Home > Dáil Éireann debate. Question 127 – Prison service [Drug treatment] [21479/25].

[Oireachtas] Dáil Éireann debate. Question 127 – Prison service [Drug treatment] [21479/25]. (30 Apr 2025)

External website: https://www.oireachtas.ie/en/debates/question/2025...


127. Deputy Gary Gannon asked the Minister for Justice the number of prisoners unable to access education, vocational workshops or drug treatment programmes due to capacity constraints in 2024; and the percentage shortfall relative to assessed need. [21479/25]

Jim O'Callaghan, Minister for Justice: I would like to advise the Deputy that the Irish Prison Service have confirmed that educational opportunities are available in all prisons and all prisoners are eligible to avail of these opportunities.

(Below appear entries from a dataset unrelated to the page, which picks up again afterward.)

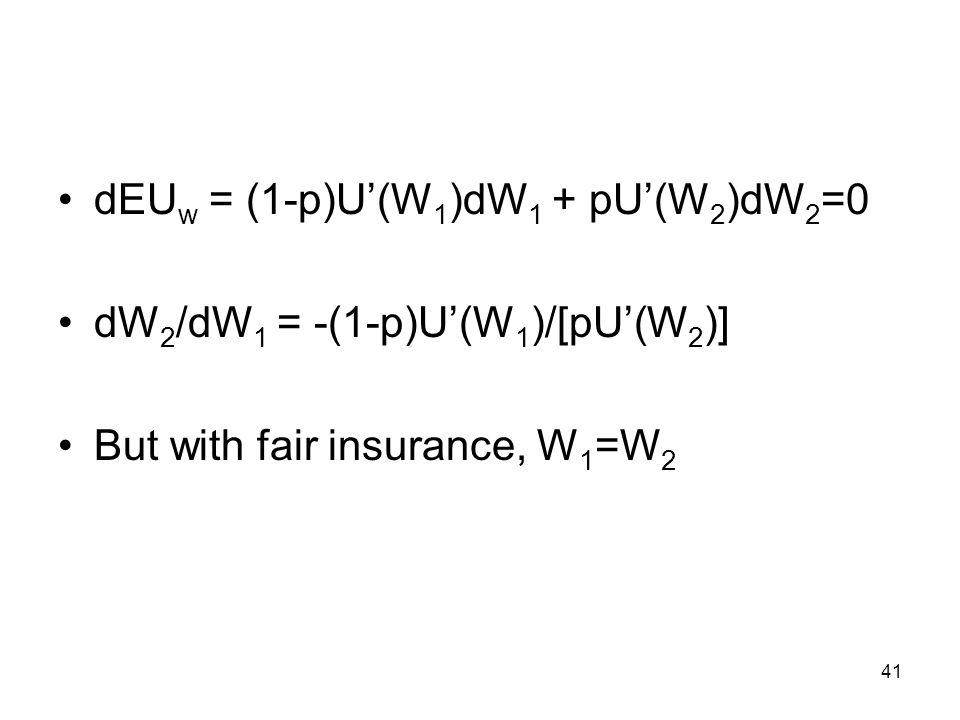 41 dEU w = (1-p)U(W 1 )dW 1 + pU(W 2 )dW 2 =0 dW 2 /dW 1 = -(1-p)U(W 1 )/[pU(W 2 )] But with fair insurance, W 1 =W 2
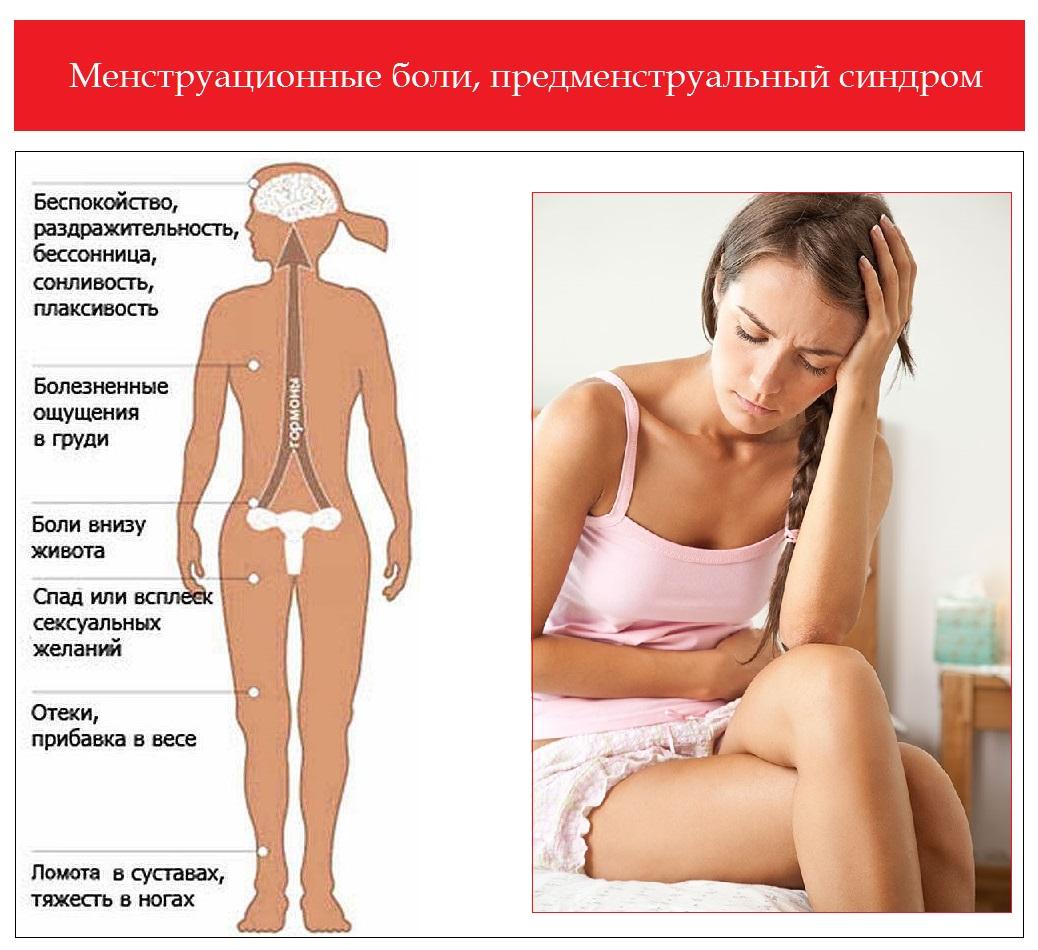 Признаки предменструального синдрома (пмс) у женщин: когда начинаются симптомы, сколько длятся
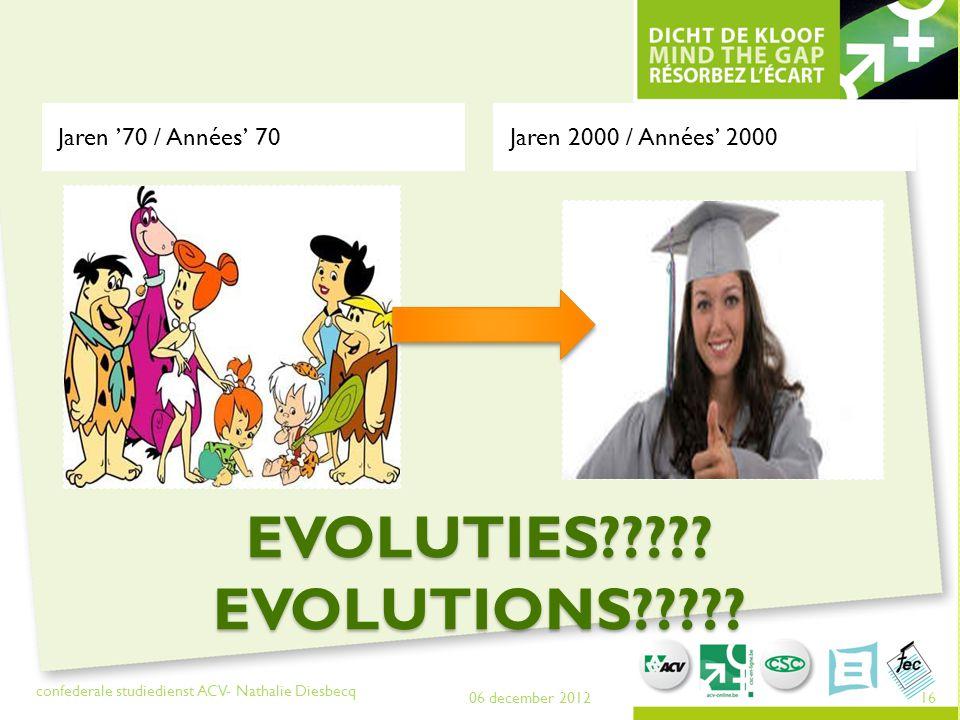EVOLUTIES EVOLUTIONS Jaren '70 / Années' 70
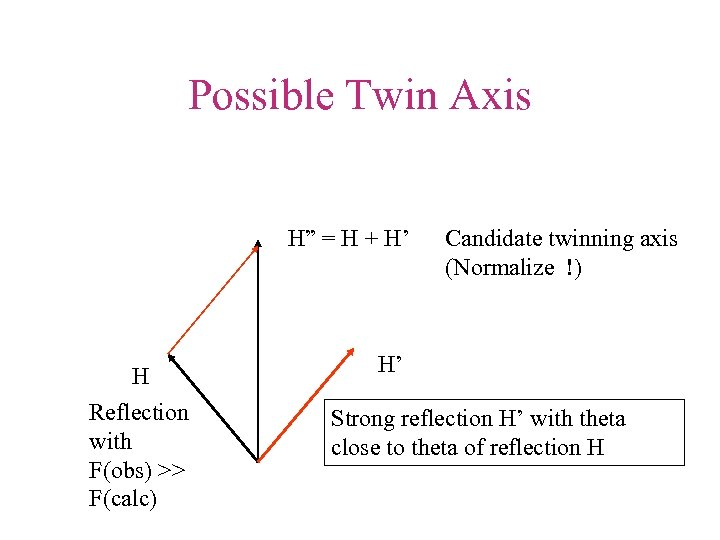 "Possible Twin Axis H"" = H + H' H Reflection with F(obs) >> F(calc)"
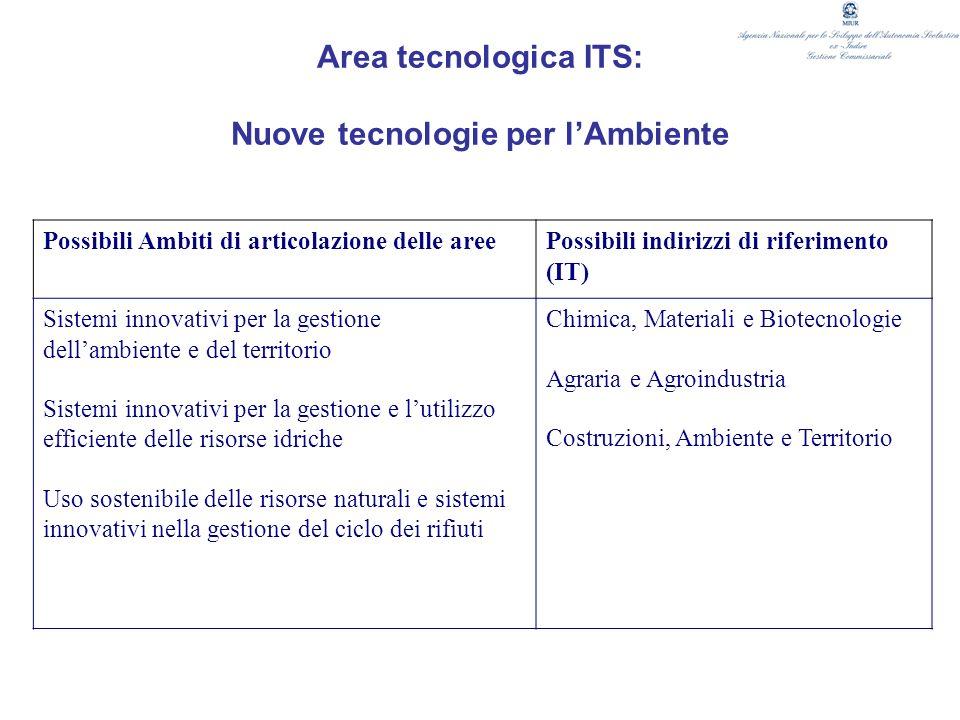 Area tecnologica ITS: Nuove tecnologie per lAmbiente Possibili Ambiti di articolazione delle areePossibili indirizzi di riferimento (IT) Sistemi innov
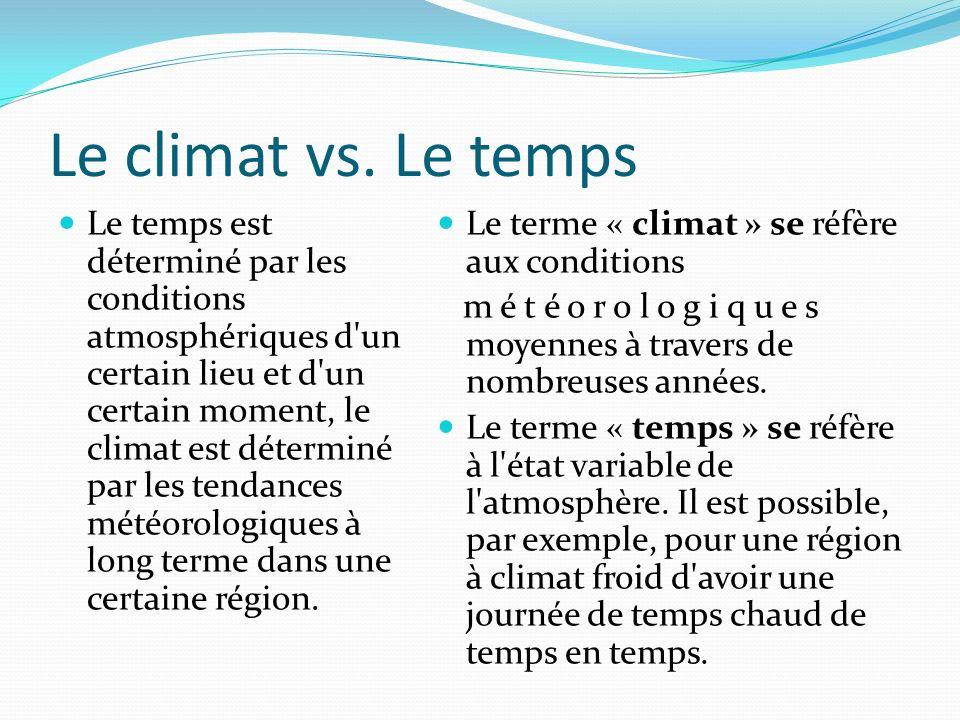 Le climat vs. Le temps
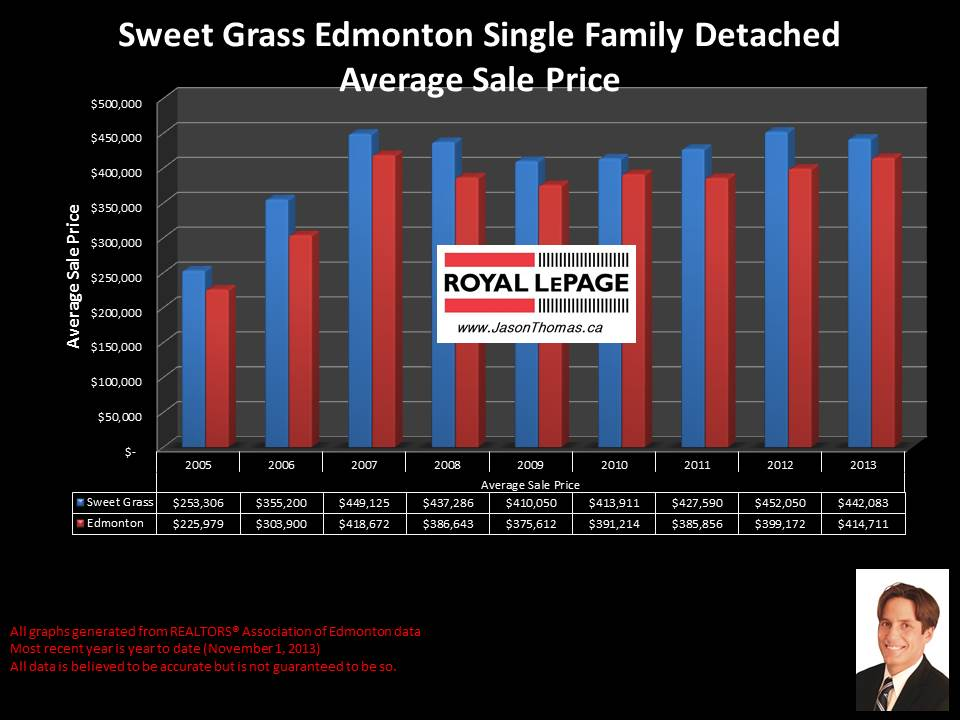 Sweet Grass average home sale price graph 2005 to 2013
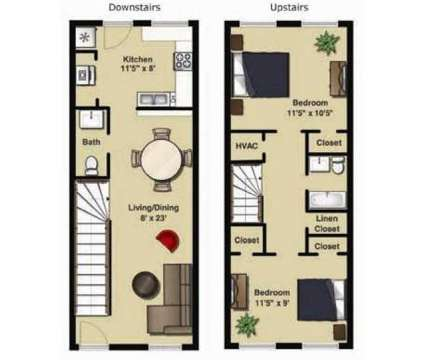 2 Beds - Old Mill Townhomes at 725 Mill Stream Ln in Lynchburg VA is a Apartment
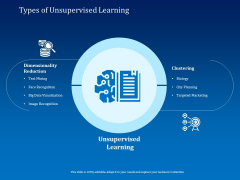 Back Propagation Program AI Types Of Unsupervised Learning Ppt Professional Clipart Images PDF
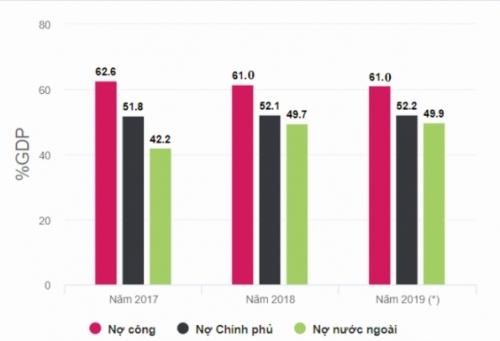 Nợ công Việt Nam đang chuyển biến theo hướng tích cực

All prisoners are encouraged to attend education. Those who attend, engage in an education interview with the Head or Deputy Head Teacher where they discuss and agree their individual student timetable. Numbers who can attend the education unit in each prison is determined by factors such as education subject, size of the classroom and the number of prisoners who are interested in that subject. The average participation rate for Education in 2024 was 45% of the prisoner population.

The Department of Education provides an allocation of 220 whole time equivalent teachers to the Irish Prison Service through the Education and Training Boards.

I am advised that the Irish Prison Service is not in a position to provide specific data on the number of prisoners unable to access education, vocational workshops or drug treatment programmes due to the variables that impact access. Access to services can be affected on a daily basis by a range of factors including staffing levels, healthcare emergencies, waiting lists, for operational reasons e.g. cell and landing searches and due to a prisoner status, i.e. protection prisoners and remand.

I have also been advised that work training is also available in all prisons, with all prisoners encouraged to engage in some work training activity which provides constructive routine during time spent in custody. A wide range of training workshops operate within the institutions e.g. printing, hairdressing, braille, woodwork, metalwork, construction, industrial cleaning, crafts and horticulture. Many of these activities now provide certified training.

The work training function, staffed by Irish Prison Service Work Training Officers, also includes engagement in essential services such as catering and laundry services by prisoners. Workshop sizes and numbers of prisoners who can attend workshops may be determined by factors such as type of workshop, capacity of workshop and the number of prisoners who are interested in and assessed as suitable for participation in that workshop. The average participation rate for work training in 2024 was 19% of the prisoner population.

Furthermore, the Irish Prison Service provides a health care service for prisoners with addictions in a structured, safe and professional way in line with international best practice. It is the policy of the Irish Prison Service that, where a person committed to prison gives a history of opiate use and tests positive for opioids, they are offered a medically assisted, symptomatic detoxification, if clinically indicated.

Prisoners can, as part of the assessment process, discuss other treatment options with healthcare staff. Those treatment options may include stabilisation on methadone maintenance, addiction counselling, recovery college, and psychological intervention. 12.25% of the prisoner population were on methadone maintenance therapy as at 28th of April, 2025.

The Treatment and Recovery Programme (TARP) is a bespoke programme that was developed in 2022 by Merchants Quay Ireland in partnership with the Irish Prison Service. It supports prisoners who have become drug free in prison to continue their recovery and to support them to continue to lead a drug free life both whilst in prison and post release.

TARP is an eight-week programme, incorporating elements of a residential treatment centre, where the participants are drug free, occupy a self-contained sterile environment and engage in a programme of activities which include psychoeducational, individual and group therapeutic, somatic and life skills elements. Participants enter a stabilisation zone for a number of weeks prior to admittance to the TARP programme. The TARP programme currently runs with nine participants in each group.